Reduced beyond a certain size, antiferroelectric materials become ferroelectric. This new result, from researchers in the US and France, shows that size reduction could be used to turn on unexpected properties in oxide materials and indeed a range of other technologically important systems.
Antiferroelectric materials consist of regularly repeating units, each of which has an electric dipole – a positive charge paired with a negative one. These dipoles alternate through the crystalline structure of the material and such regular spacing means that antiferroelectrics have zero net polarization on the macroscale.
While ferroelectrics are also crystalline, they usually have two stable states with two equal and opposite electric polarizations. This means the dipoles in the repeating units all point in the same direction. The polarization of the dipoles in a ferroelectric material can also be reversed by an applying an electric field.
Thanks to these electrical properties, antiferroelectrics can be used in high-density energy storage applications while ferroelectrics are good for memory storage.
Directly probing the size-driven phase transition
In their work, which is detailed in Advanced Materials, the researchers led by Ruijuan Xu of North Carolina University studied the antiferroelectric sodium niobite (NaNbO3). While previous theoretical studies predicted that there should be an antiferroelectric-to-ferroelectric phase transition as this material was made thinner, such a size effect had not been verified experimentally. This was because it was difficult to completely separate the effect from other phenomena, such as the strain arising from the lattice mismatch between the material film and the substrate it had been grown on.
To overcome this problem, Xu and colleagues lifted the film off the substrate by introducing a sacrificial layer (that they then dissolved) between the two materials. This method allowed them to minimize the substrate effect and directly probe the size-driven phase transition in the antiferroelectric material.
The researchers found that when the NaNbO3 films were thinner than 40 nm, they became completely ferroelectric, and that between 40 nm to 164 nm, the material contains ferroelectric phases in some regions and antiferroelectric phases in others.
Exciting discovery
“One of the exciting things we found was that when the thin films were in the range where there were both ferroelectric and antiferroelectric regions, we could make the antiferroelectric regions ferroelectric by applying an electric field,” says Xu. “And this change was not reversible.

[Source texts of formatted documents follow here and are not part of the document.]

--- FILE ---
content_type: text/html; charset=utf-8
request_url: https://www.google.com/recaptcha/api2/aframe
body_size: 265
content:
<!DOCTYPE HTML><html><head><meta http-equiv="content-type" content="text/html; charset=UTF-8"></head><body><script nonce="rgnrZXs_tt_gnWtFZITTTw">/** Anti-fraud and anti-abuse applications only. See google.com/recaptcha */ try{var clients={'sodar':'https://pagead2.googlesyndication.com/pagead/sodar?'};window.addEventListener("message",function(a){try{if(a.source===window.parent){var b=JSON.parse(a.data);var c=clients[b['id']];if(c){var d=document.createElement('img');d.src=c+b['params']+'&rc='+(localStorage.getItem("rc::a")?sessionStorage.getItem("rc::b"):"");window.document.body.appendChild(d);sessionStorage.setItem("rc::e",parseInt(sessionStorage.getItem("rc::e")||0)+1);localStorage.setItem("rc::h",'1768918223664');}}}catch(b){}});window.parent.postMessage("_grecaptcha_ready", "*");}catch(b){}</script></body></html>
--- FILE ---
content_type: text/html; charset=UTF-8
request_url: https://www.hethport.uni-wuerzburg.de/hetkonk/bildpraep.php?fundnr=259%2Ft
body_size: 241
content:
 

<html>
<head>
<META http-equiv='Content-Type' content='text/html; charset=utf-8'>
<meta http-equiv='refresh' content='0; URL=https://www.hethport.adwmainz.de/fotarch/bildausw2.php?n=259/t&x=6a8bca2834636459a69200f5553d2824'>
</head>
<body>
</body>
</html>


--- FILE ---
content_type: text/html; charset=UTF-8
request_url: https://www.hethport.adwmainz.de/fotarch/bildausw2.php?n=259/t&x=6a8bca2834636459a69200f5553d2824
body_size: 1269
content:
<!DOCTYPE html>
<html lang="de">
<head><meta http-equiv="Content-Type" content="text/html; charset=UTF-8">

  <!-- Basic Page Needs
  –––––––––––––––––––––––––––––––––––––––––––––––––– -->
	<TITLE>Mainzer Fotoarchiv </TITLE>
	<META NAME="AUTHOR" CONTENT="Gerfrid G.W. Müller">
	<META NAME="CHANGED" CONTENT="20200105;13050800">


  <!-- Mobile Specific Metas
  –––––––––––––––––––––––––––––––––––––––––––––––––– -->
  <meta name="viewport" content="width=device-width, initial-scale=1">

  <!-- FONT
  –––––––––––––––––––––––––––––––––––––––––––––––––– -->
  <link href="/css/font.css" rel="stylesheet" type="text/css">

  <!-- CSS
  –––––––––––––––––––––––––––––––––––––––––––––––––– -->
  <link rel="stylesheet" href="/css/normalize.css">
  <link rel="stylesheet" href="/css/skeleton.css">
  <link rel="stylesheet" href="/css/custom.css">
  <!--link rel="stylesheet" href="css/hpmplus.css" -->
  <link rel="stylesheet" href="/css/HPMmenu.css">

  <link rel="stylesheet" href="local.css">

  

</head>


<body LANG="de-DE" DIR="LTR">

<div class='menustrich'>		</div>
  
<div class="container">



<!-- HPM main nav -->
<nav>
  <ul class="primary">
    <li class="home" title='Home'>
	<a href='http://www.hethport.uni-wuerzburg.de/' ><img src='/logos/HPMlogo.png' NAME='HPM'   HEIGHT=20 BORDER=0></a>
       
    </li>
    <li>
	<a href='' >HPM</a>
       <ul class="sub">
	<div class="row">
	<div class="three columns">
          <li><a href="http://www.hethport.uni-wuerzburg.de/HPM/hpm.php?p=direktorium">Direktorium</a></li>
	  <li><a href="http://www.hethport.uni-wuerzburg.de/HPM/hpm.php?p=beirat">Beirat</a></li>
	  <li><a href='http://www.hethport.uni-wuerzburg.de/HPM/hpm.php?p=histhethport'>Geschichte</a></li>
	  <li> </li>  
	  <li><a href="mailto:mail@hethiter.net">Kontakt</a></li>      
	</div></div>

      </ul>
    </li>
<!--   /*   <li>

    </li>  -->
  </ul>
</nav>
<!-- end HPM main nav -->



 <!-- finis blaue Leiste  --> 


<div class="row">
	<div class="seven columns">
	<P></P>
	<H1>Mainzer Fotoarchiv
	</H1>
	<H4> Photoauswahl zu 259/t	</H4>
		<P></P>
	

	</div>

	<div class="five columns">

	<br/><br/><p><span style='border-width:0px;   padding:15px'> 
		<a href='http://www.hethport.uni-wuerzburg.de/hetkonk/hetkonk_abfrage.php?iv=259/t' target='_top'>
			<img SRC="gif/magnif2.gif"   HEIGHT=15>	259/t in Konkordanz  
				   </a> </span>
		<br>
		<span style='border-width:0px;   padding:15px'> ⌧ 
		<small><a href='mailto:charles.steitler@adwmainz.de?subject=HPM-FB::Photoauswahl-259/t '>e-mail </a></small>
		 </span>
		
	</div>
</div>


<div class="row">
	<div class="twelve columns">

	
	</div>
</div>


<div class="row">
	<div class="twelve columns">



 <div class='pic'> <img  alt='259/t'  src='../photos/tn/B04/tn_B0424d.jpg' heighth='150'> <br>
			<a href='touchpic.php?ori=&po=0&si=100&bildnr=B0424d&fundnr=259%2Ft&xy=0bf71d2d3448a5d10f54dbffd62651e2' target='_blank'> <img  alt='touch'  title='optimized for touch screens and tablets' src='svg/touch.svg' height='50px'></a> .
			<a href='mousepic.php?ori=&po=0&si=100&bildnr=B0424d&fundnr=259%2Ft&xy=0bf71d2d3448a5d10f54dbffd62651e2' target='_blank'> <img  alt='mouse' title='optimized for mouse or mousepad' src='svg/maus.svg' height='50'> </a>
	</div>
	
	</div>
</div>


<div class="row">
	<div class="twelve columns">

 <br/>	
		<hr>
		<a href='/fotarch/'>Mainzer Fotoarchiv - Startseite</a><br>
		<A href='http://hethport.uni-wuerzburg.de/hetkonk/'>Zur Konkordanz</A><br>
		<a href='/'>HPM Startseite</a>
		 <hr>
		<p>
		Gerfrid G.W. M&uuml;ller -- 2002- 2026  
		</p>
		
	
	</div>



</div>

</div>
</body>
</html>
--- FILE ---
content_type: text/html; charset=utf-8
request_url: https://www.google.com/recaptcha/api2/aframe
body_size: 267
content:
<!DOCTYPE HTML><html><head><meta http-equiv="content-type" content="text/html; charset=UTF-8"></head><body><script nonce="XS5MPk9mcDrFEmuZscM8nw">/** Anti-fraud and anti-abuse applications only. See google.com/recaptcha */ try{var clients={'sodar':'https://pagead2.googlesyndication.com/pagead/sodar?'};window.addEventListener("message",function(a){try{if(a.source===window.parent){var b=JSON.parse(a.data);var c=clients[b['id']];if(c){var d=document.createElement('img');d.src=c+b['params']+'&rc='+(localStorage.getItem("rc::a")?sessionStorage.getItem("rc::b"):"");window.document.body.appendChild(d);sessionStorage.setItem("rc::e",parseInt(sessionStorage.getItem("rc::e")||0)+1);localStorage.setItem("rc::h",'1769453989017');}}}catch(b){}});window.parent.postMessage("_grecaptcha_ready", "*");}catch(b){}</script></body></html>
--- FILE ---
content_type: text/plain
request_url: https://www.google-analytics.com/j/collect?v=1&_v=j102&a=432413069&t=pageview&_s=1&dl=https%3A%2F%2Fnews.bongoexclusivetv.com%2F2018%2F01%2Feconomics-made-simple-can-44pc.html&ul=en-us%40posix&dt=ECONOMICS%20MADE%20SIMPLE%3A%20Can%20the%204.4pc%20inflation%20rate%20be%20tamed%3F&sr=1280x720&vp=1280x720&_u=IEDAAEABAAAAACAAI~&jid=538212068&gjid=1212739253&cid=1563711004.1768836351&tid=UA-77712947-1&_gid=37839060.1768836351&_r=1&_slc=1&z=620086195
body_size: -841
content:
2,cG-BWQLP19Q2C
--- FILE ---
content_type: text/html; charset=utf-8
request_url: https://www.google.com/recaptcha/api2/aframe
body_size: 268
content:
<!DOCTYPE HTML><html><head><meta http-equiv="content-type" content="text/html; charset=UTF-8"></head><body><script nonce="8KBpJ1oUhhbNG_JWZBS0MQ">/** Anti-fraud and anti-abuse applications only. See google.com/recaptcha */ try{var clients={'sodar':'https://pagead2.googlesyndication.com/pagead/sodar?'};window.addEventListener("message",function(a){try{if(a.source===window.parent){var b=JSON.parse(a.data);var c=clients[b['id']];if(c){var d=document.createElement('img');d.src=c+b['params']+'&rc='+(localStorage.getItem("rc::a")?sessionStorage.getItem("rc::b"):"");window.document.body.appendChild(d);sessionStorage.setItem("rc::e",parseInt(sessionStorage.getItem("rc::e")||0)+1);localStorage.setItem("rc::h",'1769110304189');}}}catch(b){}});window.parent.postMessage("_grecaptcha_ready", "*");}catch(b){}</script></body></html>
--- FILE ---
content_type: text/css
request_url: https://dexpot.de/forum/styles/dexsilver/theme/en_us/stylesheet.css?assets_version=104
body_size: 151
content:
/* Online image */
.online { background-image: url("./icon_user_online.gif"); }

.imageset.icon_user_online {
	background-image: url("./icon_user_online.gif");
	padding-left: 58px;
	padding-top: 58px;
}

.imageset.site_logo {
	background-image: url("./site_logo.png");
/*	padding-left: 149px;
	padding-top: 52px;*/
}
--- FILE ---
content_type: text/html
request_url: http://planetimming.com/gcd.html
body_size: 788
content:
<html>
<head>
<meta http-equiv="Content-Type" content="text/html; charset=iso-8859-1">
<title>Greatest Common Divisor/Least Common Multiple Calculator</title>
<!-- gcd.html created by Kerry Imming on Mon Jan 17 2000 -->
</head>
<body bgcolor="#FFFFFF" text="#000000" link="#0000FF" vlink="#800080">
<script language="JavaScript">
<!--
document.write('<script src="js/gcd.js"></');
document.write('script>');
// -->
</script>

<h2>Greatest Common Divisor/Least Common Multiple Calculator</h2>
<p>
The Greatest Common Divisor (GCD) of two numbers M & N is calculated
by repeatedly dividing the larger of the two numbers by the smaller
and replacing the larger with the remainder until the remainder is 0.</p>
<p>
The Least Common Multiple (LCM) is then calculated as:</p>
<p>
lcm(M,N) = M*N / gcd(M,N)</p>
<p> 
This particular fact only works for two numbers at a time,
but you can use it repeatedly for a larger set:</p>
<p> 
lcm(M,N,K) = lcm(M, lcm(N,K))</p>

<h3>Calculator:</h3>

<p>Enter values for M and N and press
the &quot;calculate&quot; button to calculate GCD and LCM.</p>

In other words, we could make the thin film completely ferroelectric at thicknesses of up to 164 nm.”
According to the researchers, the phase changes they observed in very thin antiferroelectric materials come about as the surface of the films distorts. Instabilities at the surface ripple throughout the material – something that is not possible when the material is thicker.
“Our work shows that these size effects can be used as an effective tuning knob to turn on unexpected properties in oxide materials,” Xu tells Physics World. “We expect to discover more emergent phenomena in other oxide membrane systems using these effects.”
The researchers say they are working on fabricating NaNbO3 thin-film based devices to probe the electrical properties on the macroscale. “We hope to be able to manipulate the phase stability and obtain enhanced electrical properties in these devices, which will be useful for potential applications,” says Xu.